__Stated goal__
Which lines of the records contain the word "spectator"? Pick out each one and copy it.

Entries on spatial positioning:
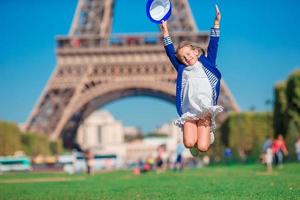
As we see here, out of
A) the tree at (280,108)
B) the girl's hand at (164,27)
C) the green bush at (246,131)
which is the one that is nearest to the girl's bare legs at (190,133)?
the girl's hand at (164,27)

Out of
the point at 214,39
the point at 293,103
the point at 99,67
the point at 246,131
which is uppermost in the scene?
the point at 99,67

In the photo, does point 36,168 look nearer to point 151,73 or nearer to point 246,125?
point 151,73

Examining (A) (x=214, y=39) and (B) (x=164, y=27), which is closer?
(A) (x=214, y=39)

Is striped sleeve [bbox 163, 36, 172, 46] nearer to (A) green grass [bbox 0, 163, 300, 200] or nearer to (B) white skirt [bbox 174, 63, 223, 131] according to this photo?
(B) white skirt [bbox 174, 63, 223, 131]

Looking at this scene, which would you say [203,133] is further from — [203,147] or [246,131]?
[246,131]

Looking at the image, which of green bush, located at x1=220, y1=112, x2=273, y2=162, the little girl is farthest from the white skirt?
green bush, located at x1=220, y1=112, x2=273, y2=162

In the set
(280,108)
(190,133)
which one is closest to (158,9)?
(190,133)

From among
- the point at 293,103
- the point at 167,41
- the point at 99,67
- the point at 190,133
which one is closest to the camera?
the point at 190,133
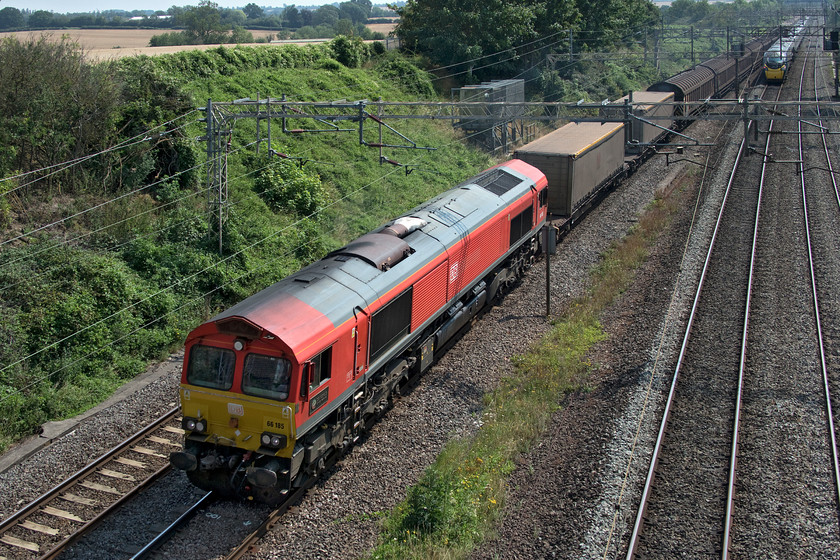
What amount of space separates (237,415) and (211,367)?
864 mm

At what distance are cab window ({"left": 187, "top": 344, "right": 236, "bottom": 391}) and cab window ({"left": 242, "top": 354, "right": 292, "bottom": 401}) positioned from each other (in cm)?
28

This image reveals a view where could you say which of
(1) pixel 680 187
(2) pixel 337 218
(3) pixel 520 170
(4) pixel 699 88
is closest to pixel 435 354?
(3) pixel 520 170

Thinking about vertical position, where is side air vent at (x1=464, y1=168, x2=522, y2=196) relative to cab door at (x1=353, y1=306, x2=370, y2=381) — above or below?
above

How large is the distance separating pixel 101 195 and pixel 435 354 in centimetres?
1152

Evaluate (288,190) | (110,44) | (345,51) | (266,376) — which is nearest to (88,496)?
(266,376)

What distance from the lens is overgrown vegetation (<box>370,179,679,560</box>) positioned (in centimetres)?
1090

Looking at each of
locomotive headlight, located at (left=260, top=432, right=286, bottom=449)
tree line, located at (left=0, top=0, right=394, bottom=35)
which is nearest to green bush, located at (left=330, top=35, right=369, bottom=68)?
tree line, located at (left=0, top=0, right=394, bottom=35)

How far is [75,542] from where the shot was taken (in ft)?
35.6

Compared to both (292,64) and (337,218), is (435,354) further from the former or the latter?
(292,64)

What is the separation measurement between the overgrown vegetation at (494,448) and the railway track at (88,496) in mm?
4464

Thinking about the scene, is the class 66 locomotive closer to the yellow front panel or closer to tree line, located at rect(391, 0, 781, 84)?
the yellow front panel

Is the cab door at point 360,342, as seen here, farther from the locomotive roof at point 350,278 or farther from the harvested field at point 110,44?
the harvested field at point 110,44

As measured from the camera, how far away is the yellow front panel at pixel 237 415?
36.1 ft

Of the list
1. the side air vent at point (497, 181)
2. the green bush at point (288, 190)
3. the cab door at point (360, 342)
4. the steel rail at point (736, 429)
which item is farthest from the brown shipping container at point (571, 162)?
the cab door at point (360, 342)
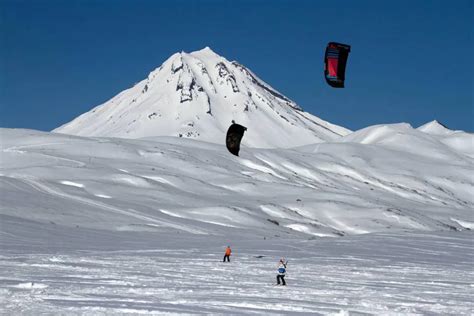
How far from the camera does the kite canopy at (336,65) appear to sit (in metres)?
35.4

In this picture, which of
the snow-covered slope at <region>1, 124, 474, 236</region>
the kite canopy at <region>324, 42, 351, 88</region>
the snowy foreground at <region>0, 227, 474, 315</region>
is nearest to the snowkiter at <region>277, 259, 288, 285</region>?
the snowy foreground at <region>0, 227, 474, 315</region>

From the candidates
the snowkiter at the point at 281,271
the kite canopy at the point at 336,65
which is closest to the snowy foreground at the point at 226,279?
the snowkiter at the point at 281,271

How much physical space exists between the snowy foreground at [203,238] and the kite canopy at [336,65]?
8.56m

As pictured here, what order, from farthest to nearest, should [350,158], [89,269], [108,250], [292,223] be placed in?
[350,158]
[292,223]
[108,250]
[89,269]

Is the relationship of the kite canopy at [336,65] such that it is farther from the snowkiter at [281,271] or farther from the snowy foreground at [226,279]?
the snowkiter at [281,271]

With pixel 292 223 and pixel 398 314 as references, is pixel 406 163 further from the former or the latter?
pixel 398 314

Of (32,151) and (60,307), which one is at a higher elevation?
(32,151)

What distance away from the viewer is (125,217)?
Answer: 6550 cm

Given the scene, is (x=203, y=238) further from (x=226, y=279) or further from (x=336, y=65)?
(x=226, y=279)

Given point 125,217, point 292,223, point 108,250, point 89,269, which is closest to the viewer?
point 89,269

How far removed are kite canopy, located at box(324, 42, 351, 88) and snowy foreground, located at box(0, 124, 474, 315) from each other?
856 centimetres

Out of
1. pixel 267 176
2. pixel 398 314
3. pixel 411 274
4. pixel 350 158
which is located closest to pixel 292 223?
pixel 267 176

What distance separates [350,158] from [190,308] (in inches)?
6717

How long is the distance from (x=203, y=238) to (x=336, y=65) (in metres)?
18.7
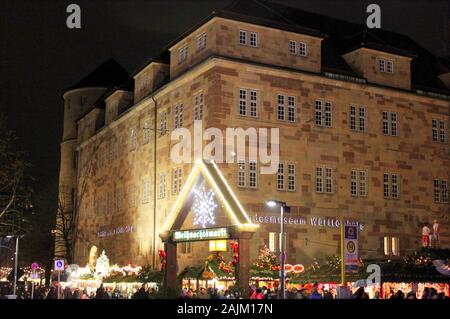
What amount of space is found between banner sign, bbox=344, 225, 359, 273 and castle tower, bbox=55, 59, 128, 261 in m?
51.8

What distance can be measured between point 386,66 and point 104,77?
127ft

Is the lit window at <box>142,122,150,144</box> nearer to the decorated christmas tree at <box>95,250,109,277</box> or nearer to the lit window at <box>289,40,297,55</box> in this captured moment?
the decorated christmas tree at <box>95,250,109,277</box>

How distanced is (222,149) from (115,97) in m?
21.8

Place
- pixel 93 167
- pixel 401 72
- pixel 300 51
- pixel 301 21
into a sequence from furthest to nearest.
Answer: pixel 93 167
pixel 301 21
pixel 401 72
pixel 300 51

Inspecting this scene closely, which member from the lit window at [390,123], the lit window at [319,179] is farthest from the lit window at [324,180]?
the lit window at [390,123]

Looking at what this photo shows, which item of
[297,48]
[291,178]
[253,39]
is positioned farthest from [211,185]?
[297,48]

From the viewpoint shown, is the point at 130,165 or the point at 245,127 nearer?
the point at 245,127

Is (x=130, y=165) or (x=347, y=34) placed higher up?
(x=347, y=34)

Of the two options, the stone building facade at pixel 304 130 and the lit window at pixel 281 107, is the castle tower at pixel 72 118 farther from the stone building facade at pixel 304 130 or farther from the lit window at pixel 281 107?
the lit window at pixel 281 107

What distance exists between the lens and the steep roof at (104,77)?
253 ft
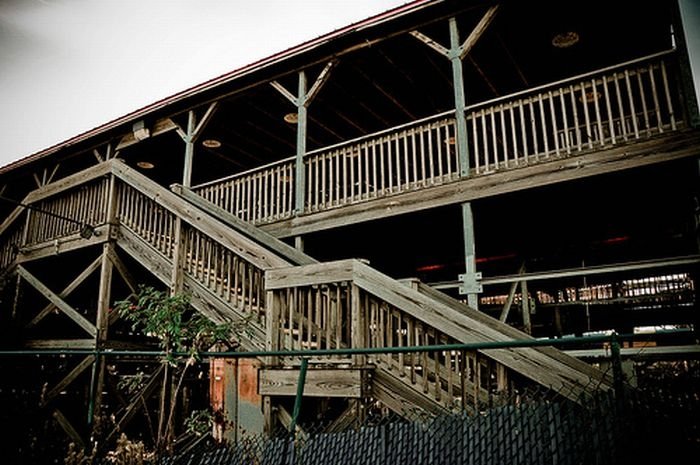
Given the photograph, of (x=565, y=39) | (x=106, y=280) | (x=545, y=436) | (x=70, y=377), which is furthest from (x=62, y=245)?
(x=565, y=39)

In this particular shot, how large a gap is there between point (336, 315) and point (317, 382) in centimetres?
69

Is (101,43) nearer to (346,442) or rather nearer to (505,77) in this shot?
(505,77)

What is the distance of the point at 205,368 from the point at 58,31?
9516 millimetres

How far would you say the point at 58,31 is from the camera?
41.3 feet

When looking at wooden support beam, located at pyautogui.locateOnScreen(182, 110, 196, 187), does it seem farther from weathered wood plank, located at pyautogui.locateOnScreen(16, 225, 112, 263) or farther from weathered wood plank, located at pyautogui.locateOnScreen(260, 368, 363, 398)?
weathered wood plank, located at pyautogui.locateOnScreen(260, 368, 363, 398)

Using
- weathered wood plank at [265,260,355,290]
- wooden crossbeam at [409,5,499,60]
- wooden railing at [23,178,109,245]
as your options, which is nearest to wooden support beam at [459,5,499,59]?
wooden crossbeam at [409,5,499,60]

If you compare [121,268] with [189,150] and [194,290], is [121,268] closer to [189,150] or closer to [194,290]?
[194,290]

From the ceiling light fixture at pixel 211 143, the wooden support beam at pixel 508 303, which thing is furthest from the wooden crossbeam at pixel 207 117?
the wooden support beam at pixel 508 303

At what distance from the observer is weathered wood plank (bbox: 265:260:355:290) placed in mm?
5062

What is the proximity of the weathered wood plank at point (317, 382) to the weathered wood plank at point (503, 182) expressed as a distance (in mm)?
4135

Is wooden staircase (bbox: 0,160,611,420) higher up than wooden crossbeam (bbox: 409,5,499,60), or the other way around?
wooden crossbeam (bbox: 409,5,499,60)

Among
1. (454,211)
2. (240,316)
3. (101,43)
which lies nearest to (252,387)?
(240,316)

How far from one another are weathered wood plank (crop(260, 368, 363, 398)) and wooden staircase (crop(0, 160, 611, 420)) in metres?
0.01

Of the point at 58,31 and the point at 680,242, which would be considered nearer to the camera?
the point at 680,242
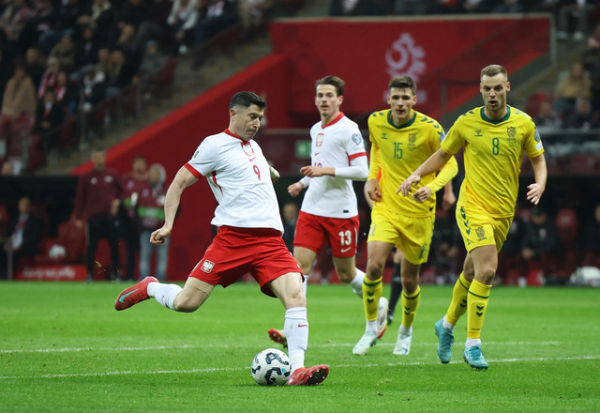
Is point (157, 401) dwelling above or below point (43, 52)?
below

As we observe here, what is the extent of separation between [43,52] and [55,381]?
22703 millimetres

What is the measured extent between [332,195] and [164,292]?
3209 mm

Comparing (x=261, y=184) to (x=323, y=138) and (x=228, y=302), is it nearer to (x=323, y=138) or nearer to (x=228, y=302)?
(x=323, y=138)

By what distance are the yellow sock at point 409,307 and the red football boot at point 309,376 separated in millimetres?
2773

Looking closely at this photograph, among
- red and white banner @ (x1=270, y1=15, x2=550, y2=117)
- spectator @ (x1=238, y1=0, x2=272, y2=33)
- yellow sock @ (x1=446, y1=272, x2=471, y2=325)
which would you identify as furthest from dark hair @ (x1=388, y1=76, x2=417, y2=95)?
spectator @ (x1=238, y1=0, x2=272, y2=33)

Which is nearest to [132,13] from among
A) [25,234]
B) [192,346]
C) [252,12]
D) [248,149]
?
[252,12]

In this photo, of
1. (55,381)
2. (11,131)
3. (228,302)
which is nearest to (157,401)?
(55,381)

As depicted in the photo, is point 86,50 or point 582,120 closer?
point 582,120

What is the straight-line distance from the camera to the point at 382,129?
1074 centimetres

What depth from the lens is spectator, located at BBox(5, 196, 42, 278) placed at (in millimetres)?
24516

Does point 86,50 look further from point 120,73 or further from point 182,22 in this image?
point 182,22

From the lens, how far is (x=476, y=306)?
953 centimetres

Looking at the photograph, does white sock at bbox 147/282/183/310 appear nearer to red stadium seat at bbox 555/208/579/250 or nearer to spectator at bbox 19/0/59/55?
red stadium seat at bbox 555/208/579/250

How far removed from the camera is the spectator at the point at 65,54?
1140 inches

__Expected answer__
- spectator @ (x1=238, y1=0, x2=272, y2=33)
spectator @ (x1=238, y1=0, x2=272, y2=33)
What depth from the lens is spectator, located at BBox(5, 196, 42, 278) placed at (in millimetres)?
Looking at the photograph, does white sock at bbox 147/282/183/310 appear nearer to red stadium seat at bbox 555/208/579/250 or nearer to spectator at bbox 19/0/59/55?
How far removed from the camera is the spectator at the point at 65,54?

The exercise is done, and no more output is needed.